La réserve (cérébrale et cognitive) est une notion clef lorsque l’on s’intéresse aux mécanismes de préservation du fonctionnement cognitif lors du vieillissement. La réserve s’étudie au niveau anatomique et fonctionnel et est fonction de facteurs environnementaux (également référés comme les habitudes de vie) et de facteurs génétiques (auxquels nous ne nous sommes pas intéressés). A notre connaissance, peu d’auteurs ont étudié de manière spécifique la relation entre les performances comportementales de DO et les facteurs de réserve lors du vieillissement sain. De ce fait, il est difficile de déterminer avec précision les facteurs qui permettent d’expliquer la variabilité interindividuelle des performances comportementales de DO lors du vieillissement sain, et ainsi de mettre en évidence des facteurs de préservation des processus de production lexicale.

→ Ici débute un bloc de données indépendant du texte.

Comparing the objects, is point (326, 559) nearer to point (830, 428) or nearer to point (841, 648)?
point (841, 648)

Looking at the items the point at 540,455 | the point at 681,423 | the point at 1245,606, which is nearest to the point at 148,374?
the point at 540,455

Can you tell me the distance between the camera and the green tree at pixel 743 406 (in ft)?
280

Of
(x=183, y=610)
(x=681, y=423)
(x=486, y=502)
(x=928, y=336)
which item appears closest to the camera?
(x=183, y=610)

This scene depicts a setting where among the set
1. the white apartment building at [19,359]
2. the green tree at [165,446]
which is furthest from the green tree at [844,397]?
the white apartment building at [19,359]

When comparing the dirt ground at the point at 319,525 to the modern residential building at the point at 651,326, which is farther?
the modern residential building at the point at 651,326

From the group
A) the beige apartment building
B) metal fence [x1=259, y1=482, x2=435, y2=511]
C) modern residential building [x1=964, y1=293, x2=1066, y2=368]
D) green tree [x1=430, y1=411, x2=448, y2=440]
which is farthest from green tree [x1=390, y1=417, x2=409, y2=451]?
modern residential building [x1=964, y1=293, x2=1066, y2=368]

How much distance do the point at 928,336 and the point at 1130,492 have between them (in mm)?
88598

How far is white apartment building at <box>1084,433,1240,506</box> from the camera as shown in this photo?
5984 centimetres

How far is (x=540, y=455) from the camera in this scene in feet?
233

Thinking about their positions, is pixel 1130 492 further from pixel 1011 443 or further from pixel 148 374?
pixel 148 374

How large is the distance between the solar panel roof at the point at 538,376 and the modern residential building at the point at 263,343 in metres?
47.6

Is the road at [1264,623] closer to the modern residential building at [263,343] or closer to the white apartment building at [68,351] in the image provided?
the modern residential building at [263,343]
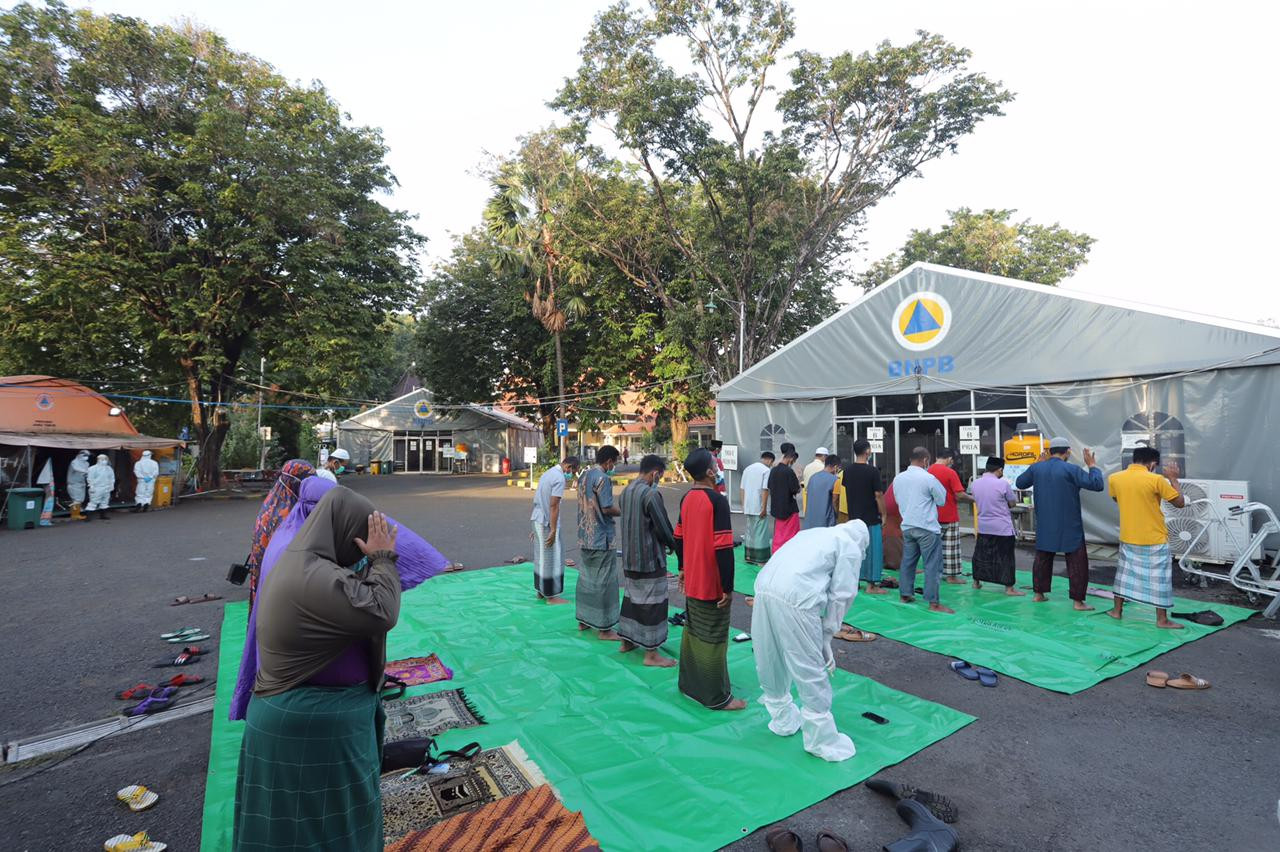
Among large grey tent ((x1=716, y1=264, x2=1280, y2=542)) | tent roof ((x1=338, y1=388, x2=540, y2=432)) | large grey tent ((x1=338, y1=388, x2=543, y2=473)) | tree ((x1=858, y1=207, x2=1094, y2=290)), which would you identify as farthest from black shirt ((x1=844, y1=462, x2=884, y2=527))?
large grey tent ((x1=338, y1=388, x2=543, y2=473))

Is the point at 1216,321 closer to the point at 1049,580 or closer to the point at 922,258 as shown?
the point at 1049,580

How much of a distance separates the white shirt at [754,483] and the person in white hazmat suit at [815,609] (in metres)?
4.52

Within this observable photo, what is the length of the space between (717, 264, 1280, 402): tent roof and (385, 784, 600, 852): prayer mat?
1057 centimetres

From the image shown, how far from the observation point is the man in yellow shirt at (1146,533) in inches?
231

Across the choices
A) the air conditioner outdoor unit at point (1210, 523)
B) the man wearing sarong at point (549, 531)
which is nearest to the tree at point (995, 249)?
the air conditioner outdoor unit at point (1210, 523)

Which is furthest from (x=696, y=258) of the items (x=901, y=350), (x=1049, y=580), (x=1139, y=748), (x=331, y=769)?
(x=331, y=769)

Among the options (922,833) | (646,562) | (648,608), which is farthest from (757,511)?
(922,833)

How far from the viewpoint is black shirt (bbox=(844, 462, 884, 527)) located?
6891 millimetres

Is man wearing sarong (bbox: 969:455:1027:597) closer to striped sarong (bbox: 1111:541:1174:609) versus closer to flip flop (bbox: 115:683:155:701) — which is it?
striped sarong (bbox: 1111:541:1174:609)

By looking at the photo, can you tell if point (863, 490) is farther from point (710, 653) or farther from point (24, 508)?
point (24, 508)

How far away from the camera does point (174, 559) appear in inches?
391

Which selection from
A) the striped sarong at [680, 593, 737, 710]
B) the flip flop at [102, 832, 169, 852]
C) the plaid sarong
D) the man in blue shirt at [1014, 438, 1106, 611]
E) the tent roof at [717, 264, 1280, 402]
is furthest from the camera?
the tent roof at [717, 264, 1280, 402]

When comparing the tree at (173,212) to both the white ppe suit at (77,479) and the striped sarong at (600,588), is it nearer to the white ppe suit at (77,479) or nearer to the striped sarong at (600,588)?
the white ppe suit at (77,479)

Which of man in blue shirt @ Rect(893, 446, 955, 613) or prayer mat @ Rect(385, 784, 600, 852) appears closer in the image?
prayer mat @ Rect(385, 784, 600, 852)
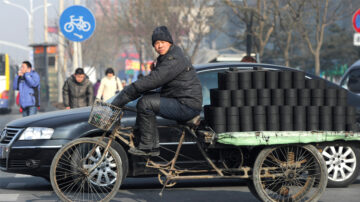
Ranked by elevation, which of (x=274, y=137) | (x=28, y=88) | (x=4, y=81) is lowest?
(x=274, y=137)

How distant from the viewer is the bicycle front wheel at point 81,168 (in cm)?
690

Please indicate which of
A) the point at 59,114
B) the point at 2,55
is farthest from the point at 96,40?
the point at 59,114

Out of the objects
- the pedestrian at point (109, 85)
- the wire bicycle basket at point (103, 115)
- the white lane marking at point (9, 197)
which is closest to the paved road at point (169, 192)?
the white lane marking at point (9, 197)

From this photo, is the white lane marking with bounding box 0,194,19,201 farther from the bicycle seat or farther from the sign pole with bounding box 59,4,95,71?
the sign pole with bounding box 59,4,95,71

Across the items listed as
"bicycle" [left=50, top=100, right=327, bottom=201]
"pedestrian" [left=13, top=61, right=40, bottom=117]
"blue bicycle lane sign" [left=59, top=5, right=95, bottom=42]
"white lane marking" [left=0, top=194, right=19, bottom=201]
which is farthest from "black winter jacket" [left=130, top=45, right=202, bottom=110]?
"blue bicycle lane sign" [left=59, top=5, right=95, bottom=42]

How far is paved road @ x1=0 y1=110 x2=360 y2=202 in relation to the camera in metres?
7.95

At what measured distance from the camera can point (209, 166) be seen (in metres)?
7.02

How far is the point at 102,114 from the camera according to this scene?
6.83m

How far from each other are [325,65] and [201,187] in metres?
59.2

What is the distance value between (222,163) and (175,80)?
2.96 ft

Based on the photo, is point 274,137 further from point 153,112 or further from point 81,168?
point 81,168

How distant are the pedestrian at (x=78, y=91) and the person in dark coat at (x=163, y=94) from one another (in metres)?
7.34

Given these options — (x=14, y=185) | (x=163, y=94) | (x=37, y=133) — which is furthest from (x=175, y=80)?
(x=14, y=185)

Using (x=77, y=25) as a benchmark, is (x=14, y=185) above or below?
below
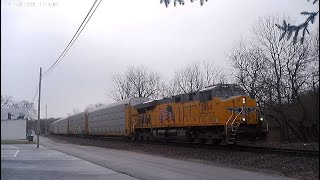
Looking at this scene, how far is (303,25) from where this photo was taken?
7.14 m

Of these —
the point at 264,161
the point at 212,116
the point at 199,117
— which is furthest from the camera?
the point at 199,117

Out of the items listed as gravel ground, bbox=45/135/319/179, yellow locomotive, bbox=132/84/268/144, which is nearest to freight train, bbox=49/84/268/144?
yellow locomotive, bbox=132/84/268/144

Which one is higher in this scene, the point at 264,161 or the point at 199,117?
the point at 199,117

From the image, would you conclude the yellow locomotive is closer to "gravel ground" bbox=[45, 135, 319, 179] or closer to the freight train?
the freight train

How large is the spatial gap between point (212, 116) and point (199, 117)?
142 cm

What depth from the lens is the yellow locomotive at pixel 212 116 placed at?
21359 mm

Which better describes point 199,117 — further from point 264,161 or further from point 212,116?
point 264,161

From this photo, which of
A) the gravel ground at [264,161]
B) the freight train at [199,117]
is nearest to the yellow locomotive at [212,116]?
the freight train at [199,117]

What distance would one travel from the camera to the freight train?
2145 centimetres

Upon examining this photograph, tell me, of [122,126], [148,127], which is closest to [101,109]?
[122,126]

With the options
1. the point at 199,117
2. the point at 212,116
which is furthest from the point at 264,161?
the point at 199,117

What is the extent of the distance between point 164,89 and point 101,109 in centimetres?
4355

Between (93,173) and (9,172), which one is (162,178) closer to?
(93,173)

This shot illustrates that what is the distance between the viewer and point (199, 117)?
23844 millimetres
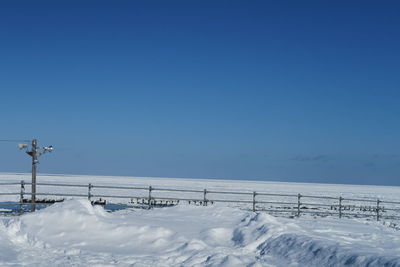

Au niveau fonctionnel, de nombreux auteurs observent une diminution de la connectivité intra-réseau du langage et une augmentation de la connectivité inter-intra-réseau chez les personnes âgées, au détriment des performances de langage. Néanmoins, le recrutement de régions annexes au langage, notamment frontales droites, est associé à de meilleures performances de DO lors du vieillissement. Le maintien des performances de langage chez les personnes âgées s’expliquerait ainsi par une meilleure intégration des régions impliquées dans le traitement de l’information langagière et une ségrégation plus marquée entre le réseau de langage et les réseaux qui sous-tendent des fonctions annexes au langage (e.g., fonctionnement exécutif, mémoire de travail). Il est important de dissocier la ségrégation fonctionnelle des stratégies de compensation neurale ; autrement dit, ce n’est pas parce que les réseaux fonctionnels sont distincts (ségrégation fonctionnelle) que les personnes âgées ne peuvent pas recruter des régions annexes au langage (compensation neurale) comme mécanisme de réserve cognitive. En termes d’habitudes de vie, nous nous sommes plus spécifiquement focalisés sur les activités sociales. Notamment, la relation entre les activités sociales et les performances de production lexicale et de mémoire sémantique est sujette à controverse. Certains auteurs observent une relation spécifique entre les activités sociales et la production lexicale, d’autres suggèrent une causalité inverse, et d’autres enfin n’observent pas de relation. Sur base de la littérature, nous dissocions trois mécanismes possibles par lesquels les activités sociales entretiennent une relation avec les performances de DO lors du vieillissement : (a) entraînement domaine-spécifique, (b) traitement émotionnel et (c) entraînement domaine-général. Ces trois hypothèses ne sont pas mutuellement exclusives.